Bukan kamu yang memilih Aku, tetapi Akulah yang memilih kamu. Dan Aku telah menetapkan kamu, supaya kamu pergi dan menghasilkan buah dan buahmu itu tetap, supaya apa yang kamu minta kepada Bapa dalam nama-Ku, diberikan-Nya kepadamu.( Yohanes 15 : 16 )

Saturday, April 18, 2009

Adakah yang mendoakan kita?


Seorang pengusaha mengalami stroke, sudah 7 malam dirawat di RS di ruang ICU. Pada suatu malam di dalam dunia roh seorang Malaikat menghampiri si pengusaha yang terbaring tak berdaya.

Malaikat memulai pembicaraan, "Kalau dalam waktu 24 jam ada 50 orang berdoa buat kesembuhanmu, maka kau akan hidup dan sebaliknya jika dalam 24 jam jumlah yang aku tetapkan belum terpenuhi, itu artinya kau akan meninggal dunia!

"Kalau hanya mencari 50 orang, itu sih gampang. Aku memiliki 2000 karyawan. " kata si pengusaha ini dengan yakinnya.

Setelah itu Malaikat pun pergi dan berjanji akan datang 1 jam sebelum batas waktu yang sudah disepakati.

Tepat pukul 23:00, Malaikat kembali merngunjunginya, dengan antusiasnya si pengusaha bertanya, "Apakah besok pagi aku sudah pulih?".

Dengan lembut si Malaikat berkata, "Anakku, aku sudah berkeliling mencari suara hati yang berdoa buatmu tapi sampai saat ini baru 3 orang yang berdoa buatmu, sedang waktumu sempit, rasanya mustahil ada 50 orang yang berdoa buat kesembuhanmu".

Lalu si Malaikat menunjukkan layar besar berupa TV, 3 orang yang berdoa buat kesembuhannya adalah istri dan kedua anaknya.
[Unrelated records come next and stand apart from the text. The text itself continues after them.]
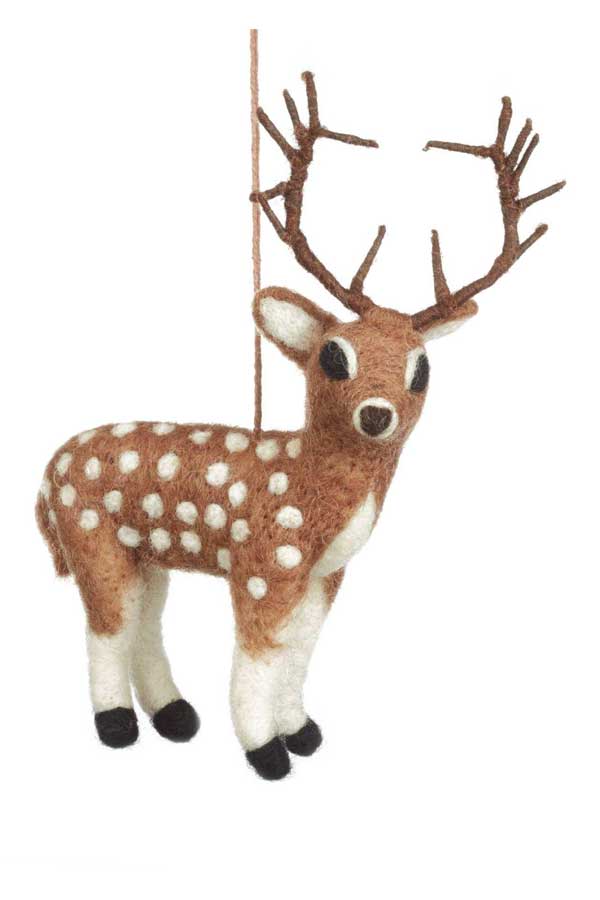Felt So Good Stag brown Felt Decoration - I Love You, Deer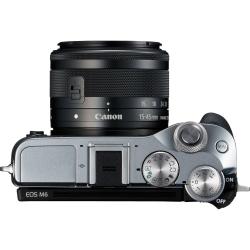 Canon EOS M6 strieborný +EF-M 15-45 mm IS STM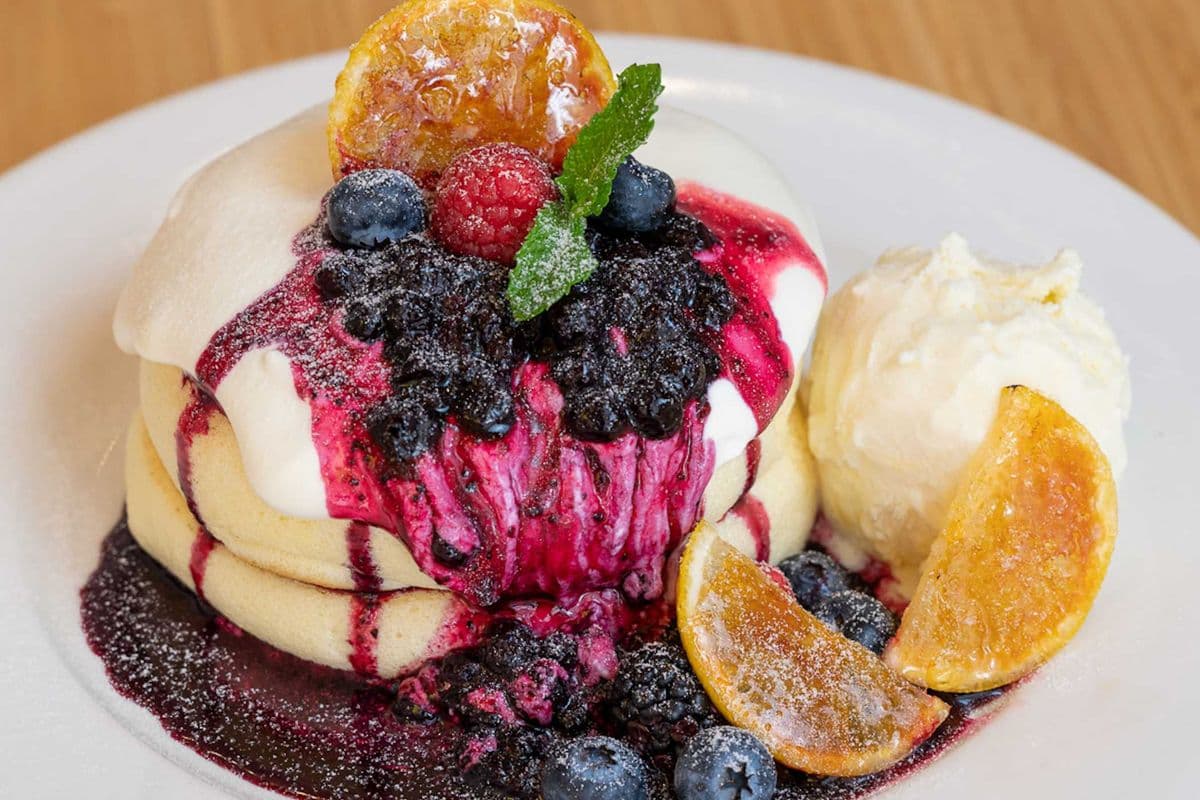 Blueberry Cheese Pancake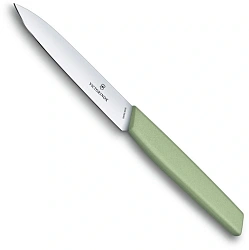 Нож кухонный Victorinox Swiss Modern (6.9006.1042) стальной универсальный лезв.100мм прямая заточка зеленый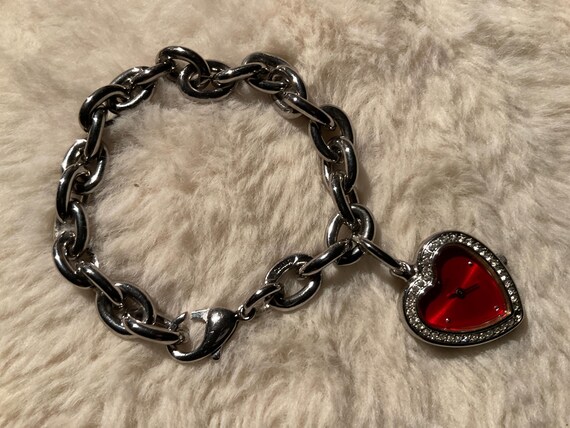 SilverTone solid link bracelet with a GUESS Watch… - image 5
Berdoa dengan khusuk dan tampak tetesan air mata di pipi mereka".

Kata Malaikat, "Aku akan memberitahumu, kenapa Tuhan mau memberikanmu kesempatan kedua? Itu karena doa istrimu yang tidak putus-putus berharap akan kesembuhanmu"

Kembali terlihat di mana si istri sedang berdoa pada pukul 02:00 dini hari, " Tuhan, aku sadar kalau selama hidupnya suamiku bukanlah suami atau ayah yang baik! Tapi Tuhan, tolong pandang anak-anak yang telah Engkau titipkan pada kami, mereka masih membutuhkan seorang ayah dan hamba tidak mampu membesarkan mereka seorang diri." dan setelah itu istrinya berhenti berkata tapi air matanya semakin deras mengalir di pipinya yang kelihatan tirus karena kurang istirahat".

Melihat peristiwa itu, tanpa terasa, air mata mengalir di pipi pengusaha ini. Timbul penyesalan bahwa selama ini dia bukanlah suami yang baik dan ayah yang menjadi teladan bagi anak-anaknya, dan malam ini dia baru menyadari betapa besar cinta istri dan anak-anak padanya.

Waktu terus bergulir, waktu yang dia miliki hanya 10 menit lagi, tidak mungkin dalam waktu 10 menit ada 47 orang yang berdoa untuknya!

Dengan setengah bergumam dia bertanya, "Apakah di antara orang yang ku kenal, tidak ada yang berdoa buatku?"

Jawab si Malaikat, "Ada beberapa yang berdoa buatmu tapi mereka tidak tulus, bahkan ada yang mensyukuri penyakit yang kau derita saat ini. Itu karena selama ini kamu arogan, egois dan bukanlah atasan yang baik, bahkan kau tega memecat karyawan yang tidak bersalah".

Si pengusaha tertunduk lemah, dan pasrah menghadapi saat terakhir, dia minta waktu sesaat untuk melihat anak dan si istri yang setia menjaganya sepanjang malam.

Ketika waktu menunjukkan pukul 24:00, tiba-tiba si Malaikat berkata, "Anakku, Tuhan melihat air matamu dan penyesalanmu! Kau tidak jadi meninggal, karena ada 47 orang yang berdoa buatmu tepat jam 24:00".

Si Malaikat menunjukkan Panti Asuhan yang pernah diberinya bantuan. Meski bantuannya waktu itu tidak tulus namun sangat berarti bagi panti asuhan itu. Anak-anak panti asuhan itulah yang berdoa buat kesembuhannya.